Ask these questions in order:

  1. Did the logical contents of the collection change? Return a fresh array, Set, or Map.

  2. Did the requested operation turn out to be a no-op? Return the previous reference unchanged.

  3. Does a generic parameter need to stay linked to another part of the API? Add a constrained type parameter such as K extends keyof T or T extends PropertyKey.

  4. Can TypeScript already infer the concrete shape from the argument list? Let inference do the work instead of forcing an explicit type argument.

  5. Will downstream code depend on this collection by reference? Be deliberate about when you publish a new instance, because equality checks, effects, and memoized consumers all care about identity.

Common Gotchas & Edge Cases

A New Reference Is Not The Same As New Data

[...current] can be a no-op logically and still be a change semantically to React because the array identity changed.

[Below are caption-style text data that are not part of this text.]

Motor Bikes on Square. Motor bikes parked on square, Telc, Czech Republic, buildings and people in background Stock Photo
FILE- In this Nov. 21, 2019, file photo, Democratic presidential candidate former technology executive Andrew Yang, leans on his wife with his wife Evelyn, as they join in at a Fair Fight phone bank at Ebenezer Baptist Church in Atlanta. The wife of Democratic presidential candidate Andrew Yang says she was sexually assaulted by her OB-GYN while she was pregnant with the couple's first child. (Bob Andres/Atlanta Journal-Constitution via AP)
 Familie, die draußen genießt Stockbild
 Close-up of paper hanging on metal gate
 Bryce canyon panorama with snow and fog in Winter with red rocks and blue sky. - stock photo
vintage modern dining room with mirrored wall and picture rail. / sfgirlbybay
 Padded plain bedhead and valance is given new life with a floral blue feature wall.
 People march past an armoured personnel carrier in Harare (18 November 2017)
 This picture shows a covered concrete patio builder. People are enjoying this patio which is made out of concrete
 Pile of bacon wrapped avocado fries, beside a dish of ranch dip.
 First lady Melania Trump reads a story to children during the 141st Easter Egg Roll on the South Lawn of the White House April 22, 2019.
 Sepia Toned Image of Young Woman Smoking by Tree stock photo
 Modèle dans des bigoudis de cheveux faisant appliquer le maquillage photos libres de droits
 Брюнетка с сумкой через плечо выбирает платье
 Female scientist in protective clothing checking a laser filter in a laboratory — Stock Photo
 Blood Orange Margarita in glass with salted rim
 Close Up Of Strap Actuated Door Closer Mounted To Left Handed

A Mutated Set Or Map Looks Fine In Console Logs

Console output can fool you because the entries changed. The bug is often the unchanged container reference, not the visible rows.

K extends keyof T Is About Relationships, Not Ceremony

If one type parameter depends on another, constrain it. If nothing depends on it, adding a new type parameter is usually noise.

PropertyKey Exists For A Reason

If a hook treats values as keys in a Map, Set, or object-like lookup, constrain those values to string | number | symbol instead of letting arbitrary object types sneak in.

"Identical Contents" Depends On The Equality Rule You Choose

In these exercises, arrays compare by same length and same element order, and maps compare by current vs next value at the touched key. Real applications sometimes need deeper equality, but you should choose that rule intentionally because it changes when references stay stable.